→ **Consigne**:
Poursuivez le texte sur l'intervention de Saadani au forum d'Echourouk à partir de sa dernière phrase.

→ **Texte à lire**:
━━━━━━━━

C’est à ce moment-là que Saadani fut désigné pour faire le point sur la situation et prêcher la bonne parole. Ce fut un véritable flop. Novice en communication qu’il est, Saadani s’était essentiellement focalisé sur les arguments du complot et avait délaissé l’essentiel des problèmes les plus urgents. A aucun moment, par exemple, il n’a été question d’inflation, d’explosion des importations, des problèmes politiques, ou les dossiers brulants de corruption qui éclaboussent les hommes du sérail, etc.

Il aurait fallu quelques minutes à Saadani, sur le plateau du forum d’Echourouk pour dévoiler les dessous de tous les trifouillages de son employeur. On avait l’impression à un certain moment, que c’était plutôt le programme de Benbitour qu’il était venu exposer. Rien n’a été négligé dans ses lignes principales.

Ca va de la professionnalisation de l’armée, traduisant les restructurations opérés par Bouteflika et qui ne sont en réalité que celles contenues dans le programme de Benbitour,* dont « Une modernisation de l’armée avec la définition d’une doctrine militaire afin de répondre aux nouvelles exigences de sécurité nationale qui mettent en premier lieu les questions de préparation à la vulnérabilité », que Saadani reprend en ces termes : « la dissolution de certains services affiliés à la Direction des renseignements et de sécurité de la direction générale de l'Armée nationale populaire est en faveur de cette institution sensible, et ce, dans le but de la professionnaliser, surtout avec les risques que connait le pays sur les frontières. »

━━━━━━━━

→ **Extrait source**:
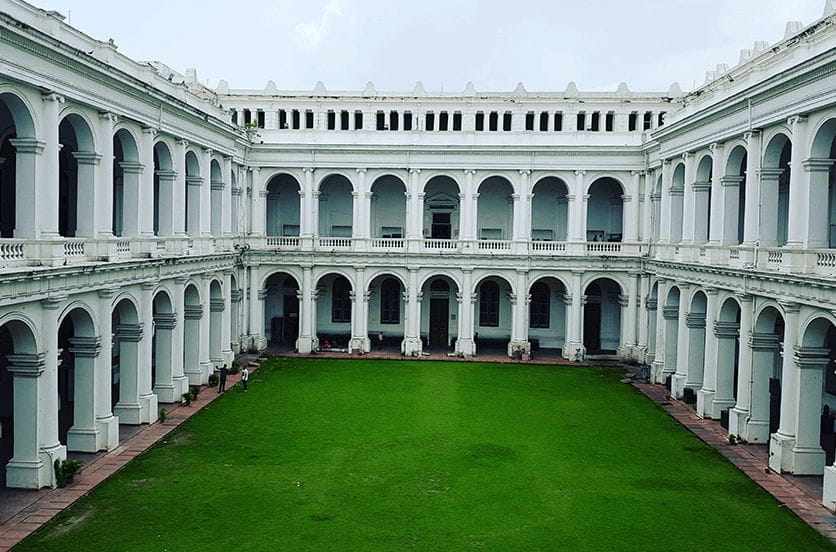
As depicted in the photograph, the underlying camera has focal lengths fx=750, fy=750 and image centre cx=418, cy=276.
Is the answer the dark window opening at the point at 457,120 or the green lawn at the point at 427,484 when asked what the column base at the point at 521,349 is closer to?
the green lawn at the point at 427,484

━━━━━━━━

→ **Résultat**:
Aux questions d’ordre politique, dont la séparation du politique et du militaire, définie dans le programme de benbitour : « la séparation du politique et du militaire est consacrée dans la Constitution en vigueur qui précise que la souveraineté appartient exclusivement au peuple. Nous n’avons donc pas besoin d’une nouvelle constitution pour assurer cette séparation. Il est vrai que toutes les élections présidentielles précédentes ont été déterminées par l’intervention de l’armée, apparente en 1965 et en 1979, ou déguisées par la suite. C’est pour cela que notre programme insiste sur le changement de tout le système de gouvernance et non se contenter de changer les personnes. » Elle sera reprise par Saadani à l’identique, dans son expression : « Comme il est aussi indispensable de séparer entre les institutions, et je pense que ce qui s'est passé est en conformité avec ces exigences […] Les élections présidentielles seront civiles […] Je pense qu’avec ces décisions, l’armée se retirera de la scène politique et de la justice ». Notons le désaveu pour quatorze ans d’exercice du pouvoir de son employeur sous ce régime ! Par ailleurs, le chef du gouvernement, Abdelmalek Sellal lui-même était intervenu sur les médias il y a quelques jours pour déclarer de manière fracassante, que le temps des fiches d’habilitation des fonctionnaires, élaborées par le DRS, était révolu.

Pour compléter le tableau de ce plagiat non avoué, il faut examiner de près le remaniement ministériel et essayer de comprendre le sens de la transformation du ministère de l’industrie en celui du développement industriel. Là encore ! C’est sur quoi repose tout l’édifice du programme de Benbitour que le plagiat est assumé. Car, c’est sur la panne du développement économique et industriel, pour dépasser la dépendance des recettes des hydrocarbures, que tout le programme de Benbitour est articulé.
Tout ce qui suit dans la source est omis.